The Ugly American: How to Keep Your Ignorant Ass from Getting Kidnapped in Colombia
As a travel expert, my best advice against getting kidnapped while vacationing is to avoid Colombia. According to travel stats, Colombia has the worst kidnapping rate of any country in the history of forever. In fact, it is four times worse than the country that comes in second, which is Mexico.* But people regularly ignore my advice, probably because tickets to Bogota are so cheap—what with the kidnapping risk and all. Take my friend Steve and his brother, two adorable young blond specimens who look loved by their family and therefore very ransom-worthy. They’re leaving to vacation in Colombia soon, probably never to be seen again. I’ve put together this list to help protect their ignorant asses:
1. Don’t look like you work for a multinational company or a foreign government. Instead, say you’re a nomadic street performer, and don’t forget to dress like a dead hobo.
2. Never pay for anything with your credit card. The Colombian gangs have insiders at banks and retail stores who can alert their co-thugs of a juicy prospect. It’s best to look sad and pay for things by emptying your pockets of pennies and sediment right onto the counter.
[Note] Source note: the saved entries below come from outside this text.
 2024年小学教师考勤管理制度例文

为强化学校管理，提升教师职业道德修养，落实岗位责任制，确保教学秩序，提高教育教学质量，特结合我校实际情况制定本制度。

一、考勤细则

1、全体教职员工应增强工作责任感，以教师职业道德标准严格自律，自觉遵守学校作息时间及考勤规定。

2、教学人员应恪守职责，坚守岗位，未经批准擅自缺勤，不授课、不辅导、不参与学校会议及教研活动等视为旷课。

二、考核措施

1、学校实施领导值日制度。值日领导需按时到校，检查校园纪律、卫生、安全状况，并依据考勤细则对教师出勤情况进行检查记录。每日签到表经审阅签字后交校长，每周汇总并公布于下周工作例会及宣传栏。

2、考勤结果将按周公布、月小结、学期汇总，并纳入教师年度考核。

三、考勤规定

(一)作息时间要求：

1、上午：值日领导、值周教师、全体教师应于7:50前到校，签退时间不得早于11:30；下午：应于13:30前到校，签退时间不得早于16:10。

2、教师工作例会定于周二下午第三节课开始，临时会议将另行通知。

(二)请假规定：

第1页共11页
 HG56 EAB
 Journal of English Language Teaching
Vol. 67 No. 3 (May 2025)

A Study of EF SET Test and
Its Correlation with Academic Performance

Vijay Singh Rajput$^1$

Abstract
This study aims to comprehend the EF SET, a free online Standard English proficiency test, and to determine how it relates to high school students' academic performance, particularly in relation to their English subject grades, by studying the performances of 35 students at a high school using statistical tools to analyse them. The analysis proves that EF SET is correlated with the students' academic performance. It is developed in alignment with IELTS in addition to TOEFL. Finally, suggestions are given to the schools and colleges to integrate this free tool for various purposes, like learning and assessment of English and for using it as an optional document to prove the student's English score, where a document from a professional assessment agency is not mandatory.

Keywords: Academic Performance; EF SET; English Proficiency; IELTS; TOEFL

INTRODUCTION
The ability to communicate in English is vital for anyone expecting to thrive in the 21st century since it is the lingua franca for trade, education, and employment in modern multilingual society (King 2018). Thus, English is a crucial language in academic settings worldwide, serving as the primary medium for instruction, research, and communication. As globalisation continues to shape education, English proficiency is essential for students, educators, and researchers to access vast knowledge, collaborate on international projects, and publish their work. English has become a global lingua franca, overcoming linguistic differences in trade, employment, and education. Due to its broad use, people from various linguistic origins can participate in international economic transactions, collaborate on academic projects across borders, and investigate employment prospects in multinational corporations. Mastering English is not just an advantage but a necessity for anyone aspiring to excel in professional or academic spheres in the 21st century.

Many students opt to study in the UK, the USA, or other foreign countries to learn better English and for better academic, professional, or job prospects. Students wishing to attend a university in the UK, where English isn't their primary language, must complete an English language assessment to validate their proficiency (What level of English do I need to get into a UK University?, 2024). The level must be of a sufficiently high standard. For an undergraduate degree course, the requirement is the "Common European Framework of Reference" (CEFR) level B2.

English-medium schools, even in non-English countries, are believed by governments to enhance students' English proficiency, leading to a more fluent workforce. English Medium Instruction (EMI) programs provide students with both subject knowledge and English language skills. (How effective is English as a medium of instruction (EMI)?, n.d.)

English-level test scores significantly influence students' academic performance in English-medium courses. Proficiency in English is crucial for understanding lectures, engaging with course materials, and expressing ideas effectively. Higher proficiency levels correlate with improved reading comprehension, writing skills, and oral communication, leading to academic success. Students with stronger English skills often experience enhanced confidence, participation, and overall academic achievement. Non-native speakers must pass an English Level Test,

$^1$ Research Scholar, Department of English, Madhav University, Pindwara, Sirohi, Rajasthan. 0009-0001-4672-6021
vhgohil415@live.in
3. Claim you’ve lost contact with your family if your taxi driver, hotel clerk, cashier, etc., makes even the most casual inquiry. Here is a sample script: “I am unmarried and diseased with no family, having been abandoned at birth and raised in a cave by feral cats.”
4. Don’t wear expensive jewelry. In fact, don’t wear any jewelry, not even the ankle bracelet crocheted for you out of dental floss by your sister’s kid. It’s a flag that someone loves you, and if someone loves you they would sell their car to keep you from being held hostage in a spider hole for a few years.
5. Don’t travel on the highways. The majority of kidnappings are done by rebels in the countryside. So don’t travel on the highways. In fact, don’t even travel past the airport. Just turn around and take the next flight home. Seriously.
6. Don’t drink in bars. I know this is impossible, but it bares mentioning.